The "Deadlot" was the parking lot at Grateful Dead concerts. For people who lived on the road touring with the band, it served as a meeting point. For locals of the towns where the band was playing, it was a place to experience a unique subculture, buy drugs, or find recruits for their religion of choice.

The Deadlot had an organic quality to it, specific locales would appear naturally - most notably, "Shakedown Street", which was named after one of the band's songs. Here is where the open market would naturally form full of people selling their wares, ranging from clothes to food (vegetarian: burritos, stir-fry, etc.) to, of course drugs, most openly LSD, Mushrooms, and Marijuana, although heroin and works could be easily obtained if one knew where to look.

The various cliques of Deadheads were easily observed in the lot, as were many painted schoolbuses (including Elsewhere, Alluvus, and others, a reference to Ken Kesey and the Merry Pranksters' Furthur bus) and communal drum circles.

Over time, more and more undercover cops/DEA would be on the lot trying to bust the LSD rings that passed through town leaving tripping schoolkids in their wake. Towards the end of the Grateful Dead phenomena, beatings and arrests were not uncommon. A number of people on the lot were runaways, fugitves and bail jumpers, so rumors of bounty hunters on the lot would sometimes surface. The rise of heroin corresponded with more problems, including panhandling, arrests, rip-offs, and the occasional overdose.
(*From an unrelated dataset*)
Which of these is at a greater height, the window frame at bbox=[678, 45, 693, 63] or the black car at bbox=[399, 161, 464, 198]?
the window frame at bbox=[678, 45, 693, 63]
As the Dead became more popular (mostly in the wake of the single Touch of Grey) more violent fans emerged from college frat houses and introduced problems like gate crashing, fights, and riots.

While it lasted, the Deadlot represented a meeting ground of many interesting slices of American subculture and themes, including the "free love" optimism left over from the sixties, the beat's yearning for life "on the road", the destruction of drug addiction, the outlaw life, and, of course, the curious onlooker.